Deux cloches, un même signal

Que deux marchés aussi différents — un SPAC nord-américain, une place technologique chinoise sous contrôle du régulateur — sacrent l'humanoïde la même semaine n'est pas une coïncidence. C'est un basculement de langage : le secteur ne « montre » plus, il « encaisse ». Les carnets de précommandes et les mandats de déploiement remplacent les vidéos de démonstration dans les argumentaires. La Chine, qui vise plus de 10 000 déploiements d'ici fin 2026 par directive ministérielle, offre à ses champions un marché captif que les investisseurs savent lire : Unitree affiche 20 000 unités visées sur l'année, AgiBot a sorti sa 15 000e machine le 28 juin.

Mais l'atelier n'a pas suivi

Le problème tient en un mot : la preuve. Car la même semaine dit tout autre chose des produits. Plutôt que d'aligner un cas d'usage industriel, UBTech a lancé le 30 juin à Shenzhen un « compagnon » grand public au design hyper-réaliste, l'U1 — 13 000 précommandes revendiquées, mais un glissement du hangar vers le salon qui ressemble à un aveu. Boston Dynamics, de son côté, a dévoilé un Atlas de cinquième génération « un ordre de grandeur plus simple » : moins de pièces, fabrication accélérée, coût réduit. On ne simplifie pas ainsi une machine qu'on vendrait déjà par millions ; on la prépare à une économie qui n'existe pas encore.
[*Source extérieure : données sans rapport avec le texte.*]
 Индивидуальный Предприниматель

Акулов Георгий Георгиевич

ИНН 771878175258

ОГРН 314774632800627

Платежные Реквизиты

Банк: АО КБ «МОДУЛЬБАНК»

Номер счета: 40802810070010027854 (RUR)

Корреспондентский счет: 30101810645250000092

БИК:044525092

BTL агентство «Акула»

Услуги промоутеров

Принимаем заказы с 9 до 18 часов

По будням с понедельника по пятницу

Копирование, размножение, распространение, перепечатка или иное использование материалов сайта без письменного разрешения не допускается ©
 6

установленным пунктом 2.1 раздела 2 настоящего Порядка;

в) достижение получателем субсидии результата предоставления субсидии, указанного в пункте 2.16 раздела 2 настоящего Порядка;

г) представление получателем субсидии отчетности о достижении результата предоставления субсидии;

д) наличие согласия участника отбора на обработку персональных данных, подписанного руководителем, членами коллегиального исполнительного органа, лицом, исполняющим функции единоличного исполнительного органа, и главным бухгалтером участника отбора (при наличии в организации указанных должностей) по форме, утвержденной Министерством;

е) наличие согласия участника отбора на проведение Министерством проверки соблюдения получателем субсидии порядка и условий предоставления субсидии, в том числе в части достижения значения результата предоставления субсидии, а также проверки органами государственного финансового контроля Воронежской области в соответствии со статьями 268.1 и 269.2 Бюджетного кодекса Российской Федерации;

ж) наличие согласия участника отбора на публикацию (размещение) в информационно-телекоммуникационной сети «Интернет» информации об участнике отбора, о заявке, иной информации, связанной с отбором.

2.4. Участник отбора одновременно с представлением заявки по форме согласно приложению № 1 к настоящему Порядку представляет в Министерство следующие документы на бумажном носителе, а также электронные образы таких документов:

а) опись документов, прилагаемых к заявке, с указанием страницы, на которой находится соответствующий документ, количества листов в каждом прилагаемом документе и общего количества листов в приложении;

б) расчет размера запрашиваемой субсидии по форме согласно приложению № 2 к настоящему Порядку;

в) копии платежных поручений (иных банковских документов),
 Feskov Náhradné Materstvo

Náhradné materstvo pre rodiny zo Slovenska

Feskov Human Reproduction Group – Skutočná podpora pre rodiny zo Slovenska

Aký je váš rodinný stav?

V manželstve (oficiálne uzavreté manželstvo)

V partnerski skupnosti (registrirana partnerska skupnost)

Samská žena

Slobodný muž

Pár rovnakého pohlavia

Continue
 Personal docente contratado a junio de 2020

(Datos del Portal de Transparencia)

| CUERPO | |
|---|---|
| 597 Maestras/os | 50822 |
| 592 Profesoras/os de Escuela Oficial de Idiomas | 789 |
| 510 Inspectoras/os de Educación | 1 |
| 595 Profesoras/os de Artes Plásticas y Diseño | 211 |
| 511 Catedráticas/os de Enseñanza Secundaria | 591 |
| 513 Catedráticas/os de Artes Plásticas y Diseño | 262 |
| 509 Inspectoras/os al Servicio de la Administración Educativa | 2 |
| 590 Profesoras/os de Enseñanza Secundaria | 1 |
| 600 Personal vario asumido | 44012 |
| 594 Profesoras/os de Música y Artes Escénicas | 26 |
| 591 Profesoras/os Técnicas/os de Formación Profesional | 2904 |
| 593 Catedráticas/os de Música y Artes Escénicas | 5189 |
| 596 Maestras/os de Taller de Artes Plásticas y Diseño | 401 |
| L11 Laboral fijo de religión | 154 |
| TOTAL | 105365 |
Le juge de paix reste Tesla. Elon Musk situe le démarrage de la production d'Optimus à Fremont fin juillet ou en août, tout en prévenant qu'elle sera « extrêmement lente » : près de 10 000 composants nouveaux, une chaîne d'approvisionnement immature, et un coût de fabrication actuel estimé entre 50 000 et 100 000 dollars par unité — pour une cible affichée de 20 000 à 30 000 dollars. L'écart entre ce coût et cette cible, c'est très exactement l'écart entre la valorisation boursière et la réalité productive.

Ce que la Bourse achète

La Bourse ne cote pas des robots ; elle cote un récit — celui d'un marché de masse inévitable. Agility opère déjà chez Schaeffler, GXO et Toyota Motor Manufacturing Canada ; les chiffres existent, mais ils mesurent des livraisons et des pilotes, pas encore des profits. Le pari des marchés est que l'échelle viendra avant que quiconque ait démontré, une fois défalqués la téléopération et les coûts de fabrication, qu'un humanoïde gagne durablement sa place dans une usine.

Deux introductions en cinq jours ne prouvent pas que le marché existe : elles prouvent qu'il se finance. Entre le show et le cash, il manque toujours l'étape la plus difficile — celle où le robot tient debout tout seul, économiquement.